Thousands of birds had to be culled and the seven-mile area around the farm became a restricted zone.
Not surprisingly, residents fear it happening again. A man in nearby Lenwade, who worked in the area in 1991, said: "It was all quite frightening at the time but it was kept very hush-hush, which made it all the more worrying because no one really knew what was happening.
"Now we know more and, with the recent news, there is a real fear it might not just be the birds this time. Of course, a lot of people work for Bernie, so we have to be careful what we say."

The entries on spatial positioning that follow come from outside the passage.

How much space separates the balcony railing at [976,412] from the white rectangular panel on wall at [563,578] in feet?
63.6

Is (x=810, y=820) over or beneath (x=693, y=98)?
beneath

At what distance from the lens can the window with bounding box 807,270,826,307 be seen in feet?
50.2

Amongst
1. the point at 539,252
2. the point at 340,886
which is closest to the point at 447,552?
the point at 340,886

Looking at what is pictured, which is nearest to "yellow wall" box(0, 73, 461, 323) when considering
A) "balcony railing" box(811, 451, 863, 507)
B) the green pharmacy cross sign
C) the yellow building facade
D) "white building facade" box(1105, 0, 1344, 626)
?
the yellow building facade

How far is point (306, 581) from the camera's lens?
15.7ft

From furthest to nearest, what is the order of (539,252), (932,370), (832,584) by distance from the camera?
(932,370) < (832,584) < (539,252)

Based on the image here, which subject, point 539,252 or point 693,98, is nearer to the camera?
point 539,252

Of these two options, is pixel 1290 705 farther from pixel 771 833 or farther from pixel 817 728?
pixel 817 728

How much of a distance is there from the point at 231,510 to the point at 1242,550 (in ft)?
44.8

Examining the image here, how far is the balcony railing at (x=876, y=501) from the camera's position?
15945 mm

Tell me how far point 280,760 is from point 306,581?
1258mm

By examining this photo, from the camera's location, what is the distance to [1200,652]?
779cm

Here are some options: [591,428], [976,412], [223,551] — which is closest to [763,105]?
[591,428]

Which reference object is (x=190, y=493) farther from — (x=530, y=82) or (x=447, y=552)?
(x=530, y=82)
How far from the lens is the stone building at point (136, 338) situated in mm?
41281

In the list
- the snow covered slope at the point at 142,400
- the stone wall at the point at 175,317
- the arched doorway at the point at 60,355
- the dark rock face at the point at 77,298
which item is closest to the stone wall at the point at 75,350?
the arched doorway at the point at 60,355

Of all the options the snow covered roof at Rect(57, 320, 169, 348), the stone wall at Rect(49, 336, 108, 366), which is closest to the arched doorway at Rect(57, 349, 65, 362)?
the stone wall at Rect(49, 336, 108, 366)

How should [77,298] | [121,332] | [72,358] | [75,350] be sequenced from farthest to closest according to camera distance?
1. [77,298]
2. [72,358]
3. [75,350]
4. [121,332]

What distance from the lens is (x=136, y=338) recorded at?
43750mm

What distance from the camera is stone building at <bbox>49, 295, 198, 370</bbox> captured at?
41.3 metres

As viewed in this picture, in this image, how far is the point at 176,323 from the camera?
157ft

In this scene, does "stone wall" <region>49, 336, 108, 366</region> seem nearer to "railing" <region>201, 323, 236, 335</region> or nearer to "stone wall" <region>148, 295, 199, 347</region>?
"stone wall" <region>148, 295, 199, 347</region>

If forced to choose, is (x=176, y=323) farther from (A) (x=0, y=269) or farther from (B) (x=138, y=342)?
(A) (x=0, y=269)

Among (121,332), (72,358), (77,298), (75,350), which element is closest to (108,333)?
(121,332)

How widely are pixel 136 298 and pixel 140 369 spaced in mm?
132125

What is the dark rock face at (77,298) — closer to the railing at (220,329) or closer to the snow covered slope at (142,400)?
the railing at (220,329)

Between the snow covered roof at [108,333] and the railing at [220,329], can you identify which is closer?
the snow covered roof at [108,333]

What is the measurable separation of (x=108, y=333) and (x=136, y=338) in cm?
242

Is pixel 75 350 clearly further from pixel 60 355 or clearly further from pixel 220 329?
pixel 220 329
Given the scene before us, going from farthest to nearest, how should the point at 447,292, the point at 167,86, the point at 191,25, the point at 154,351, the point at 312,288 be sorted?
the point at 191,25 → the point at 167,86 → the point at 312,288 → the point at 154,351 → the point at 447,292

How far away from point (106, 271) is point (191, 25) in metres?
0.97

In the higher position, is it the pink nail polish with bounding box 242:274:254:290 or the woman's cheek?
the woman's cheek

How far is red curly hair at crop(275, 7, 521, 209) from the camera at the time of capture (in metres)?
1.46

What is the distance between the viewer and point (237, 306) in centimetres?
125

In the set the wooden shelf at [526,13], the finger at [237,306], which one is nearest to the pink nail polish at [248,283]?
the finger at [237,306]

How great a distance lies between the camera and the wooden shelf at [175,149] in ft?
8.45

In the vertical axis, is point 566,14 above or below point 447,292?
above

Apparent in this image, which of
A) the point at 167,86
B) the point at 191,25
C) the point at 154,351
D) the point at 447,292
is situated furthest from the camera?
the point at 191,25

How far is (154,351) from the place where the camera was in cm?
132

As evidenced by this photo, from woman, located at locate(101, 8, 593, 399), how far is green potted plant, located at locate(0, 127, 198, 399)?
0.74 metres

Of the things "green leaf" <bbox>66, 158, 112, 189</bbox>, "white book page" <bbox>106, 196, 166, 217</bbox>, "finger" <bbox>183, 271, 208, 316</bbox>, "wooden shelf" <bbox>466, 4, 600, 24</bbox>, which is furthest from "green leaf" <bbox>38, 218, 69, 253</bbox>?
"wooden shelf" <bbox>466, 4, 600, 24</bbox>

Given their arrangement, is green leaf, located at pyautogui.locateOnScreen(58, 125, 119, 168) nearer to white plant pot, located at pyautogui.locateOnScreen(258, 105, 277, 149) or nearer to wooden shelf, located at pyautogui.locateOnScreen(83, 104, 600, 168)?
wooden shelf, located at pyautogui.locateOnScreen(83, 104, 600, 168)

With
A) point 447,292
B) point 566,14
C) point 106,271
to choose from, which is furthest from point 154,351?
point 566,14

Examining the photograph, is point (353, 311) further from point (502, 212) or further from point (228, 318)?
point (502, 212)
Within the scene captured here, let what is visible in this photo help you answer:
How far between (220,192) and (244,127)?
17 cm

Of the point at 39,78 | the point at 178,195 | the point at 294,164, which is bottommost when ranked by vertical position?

A woman said: "My dad works at one of the farms so I'm scared for him. I know they are taking precautions but you still never know, do you? There's an underlying fear among normal people's everyday conversations."
In December 1991 the residents of villages around the old Attlebridge airfield became aware of the problem as 8,000 turkeys were slaughtered.
According to the Department for Environment, Food and Rural Affairs, the outbreak began when a migrating bird with low-grade avian flu infected a flock of turkeys.
The virus then spread between birds and mutated into a more serious strain of the disease - but not as deadly as the H5N1 strain which has infected birds in Romania recently. A spokesman for Defra said the two strains could be regarded as "distant relatives on the same family tree".
He added: "It evolved into a high pathological strain of the virus and, upon discovery, the infected birds were culled. Due to the good bio-security measures employed by the owners, the disease was contained." Now Norfolk residents are only too aware that bird flu has the potential to kill humans.
A shop assistant in the village of New Costessey said: "It was all people could talk about last time; this time we are really worried.
"Even if it's just birds, there are people who could lose their jobs.
For many people it's no birds, no jobs. There's also a fear of what we are not being told.
"Could we really be facing seeing our neighbours become very ill and [even] die?" Another resident said: "The discovery of the disease around here would be a terrible blow. It would be another foot-andmouth disease scenario."
A spokeswoman for the Crowshall veterinary surgery, which was involved in the 1991 outbreak, said: "It's a concern here every year but this year more than most."
A spokesman for the Bernard Matthews company said today it was "following all government advice" to prevent another outbreak.
The first human death from avian flu was in Hong Kong in 1997.
Outbreaks since then have been largely confined to Asia, with 64 deaths and hundreds suffering respiratory illnesses. In Thailand, the virus has claimed a new human victim, taking the country's death toll from avian flu to 13.
Last week, it was revealed that 2,000 birds in Turkey were infected and that the H5N1 strain had been found in birds in Romania. Tests are also being carried out on turkeys on a Greek island.
EU health ministers are meeting in Hertfordshire today to discuss how best to prepare for a pandemic. In addition, the Health Protection Agency is to co-ordinate a Europe-wide exercise to see how organisations would cope with a pandemic.